Labour Day has a sense of foreboding in our home. In a household of 2 teachers and 1 student, it marks the end of carefree summer routines and lax bedtimes, while heralding a return to routine and the incessant 5:30am blare of the alarm clock. The world is not ending, however, and in many ways we’re looking forward to a return to a more structured life, as well as all of the other fun activities that we enjoy that take a summer hiatus.
This holiday Monday always offers us the two-fold opportunity to look back wistfully upon the summer months, while also looking toward the promise of a new school year.
At the first staff meeting of the year, the ubiquitous question, “How was your summer?” seems to make it’s way around the table. It’s fun to hear of everyone’s adventures and to see their smiling faces. Looking back over the past couple of months, it brings a smile to my face to think of how any suffering brought much good in the long run, as well as the warm memories of family time and celebrating sacramental milestones. We truly are blessed.
But what of the year ahead?
In the same way that January 1st calls for New Year’s resolutions, so does September 1st (or at least the Tuesday after Labour Day) call for New School Year’s resolutions. It’s a typical First Day of School activity that many teachers use – write down your goals for the year and seal them in an envelope to revisit them again later in the year.
What about teachers? What about our own goals for the New School Year? Do we take the time to pray on what we want to accomplish in the coming year?

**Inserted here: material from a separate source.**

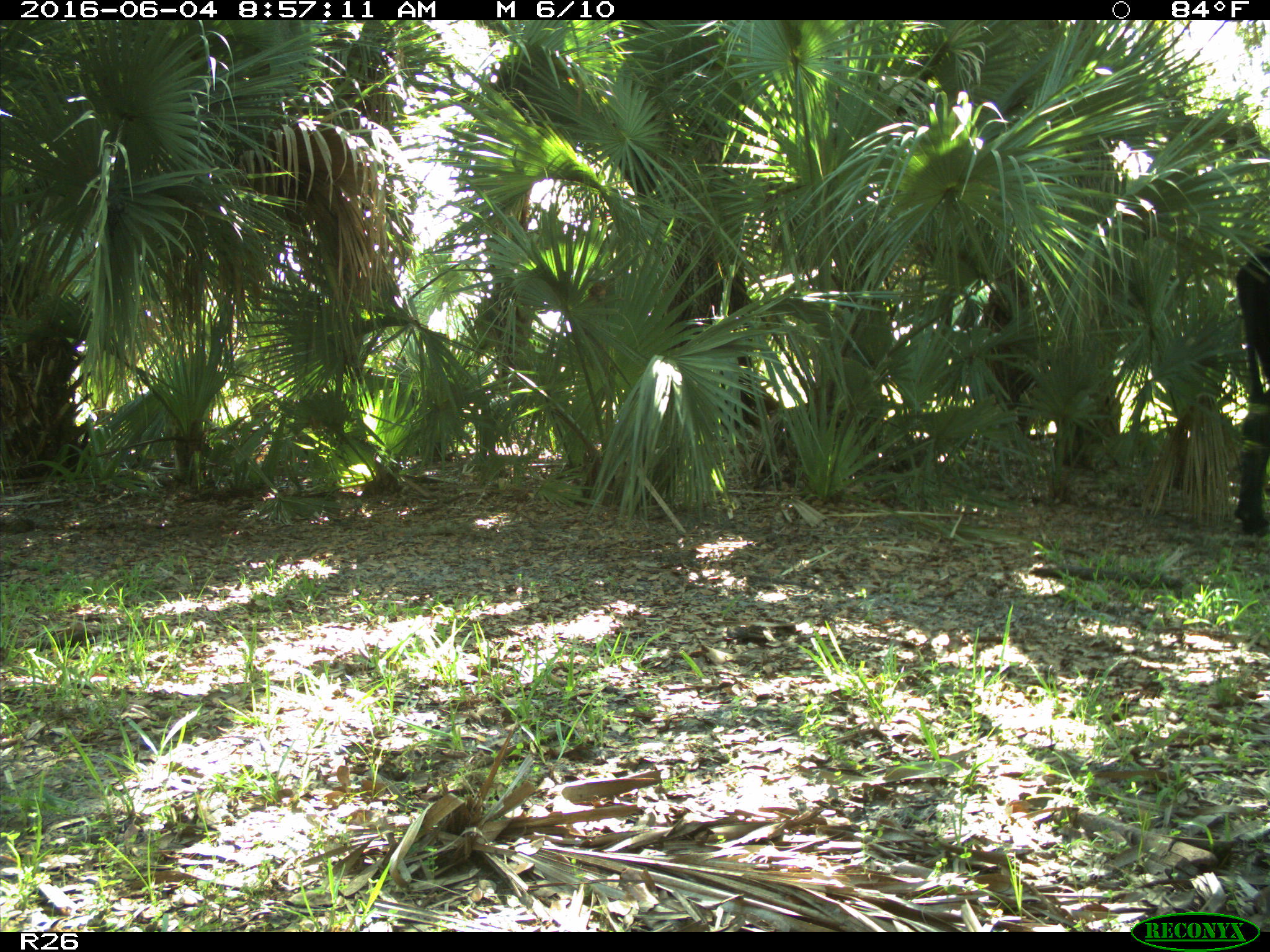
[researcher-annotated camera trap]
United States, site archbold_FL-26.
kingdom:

This is a kind of prayerful meditation that I do the last week of every August, though not necessarily something I do publicly (I did write about it Labour Day 4 years ago here). In the hopes of keeping myself somewhat accountable, I thought to post my 3 New Catholic School Year resolutions here. Please pray for me, and please lift me up when I falter.
Teaching in a Catholic high school, we are singularly blessed to have the Blessed Sacrament of the Eucharist in our school chapel. Although I make it a point of stopping in and spending some time in Adoration to begin each day (read my thoughts here), each year I start out with the best of intentions to introduce my students to this practice on a weekly basis. Unfortunately, some how curriculum and scheduling have a habit of taking over, and after we skip one week, it’s way too easy to slide out of practice.
Once again, this year I intend to bring my students weekly to Adoration. Past practice tells me that they long to be there – not a Friday goes by that the kids are not asking me if we are going down to the chapel. When I ask them why they like going to Adoration, a few will shame-facedly admit that they like the free-pass from class; a few others say they like hearing the daily Gospel; a few more mention the unformulated prayers I make speak to what they are going through (I always make sure to thank God for the coming week-end).
When I ask the students what they find to be the hardest part of Eucharistic Adoration – the almost unanimous answer is the silence. In a world dominated by cell phones and the internet, they have a hard time turning off. When I ask the students what they like best about Eucharistic Adoration – the almost unanimous answer is also the silence. Although they may not like being forced to switch off, once they do, the students come to realize how much their soul is thirsting for this solitude.
This is probably the hardest part of being a Catholic teacher – sharing the Truth that is Jesus Christ as taught by the Catholic Church. It’s not exactly popular in the world today. Luckily, I have had some great mentors over the years, and fantastic support from my school administration. Still in the current social and political climate, I know the Truth will not always be welcome news – please pray that I have the courage and wisdom to see it through.
I’m a bit of an introvert by nature; large group conversations and social situations tend to make me uneasy. Standing up and making a statement isn’t really my style (nor is it always needed – quiet witness is most often the best). This is why I am so rarely in the staff room – I just feel overwhelmed.
That said, when having a quiet lunch over a theological discussion with a couple of friends, we noted that we cannot evangelize if we are in hiding. Just imagine if the Apostles had stayed in the upper room after Pentecost – there would be no Church to speak of. How can I be a witness to the faith if I do not put myself in situations where I can be witnessed?
This will probably be the most difficult of my New Catholic School Year’s resolutions, but hopefully one that will produce the most fruit. I will try to get over my fears and into the staff room more often; not to get on a soapbox and pontificate, but rather to be a quiet witness to the faith – and yes, having those difficult conversations if they do arise.
As we start this new school year, please pray for all who work in education, the future is in their hands. In a special way, pray for all who work in Catholic education, in some ways the future of the faith is in their hands.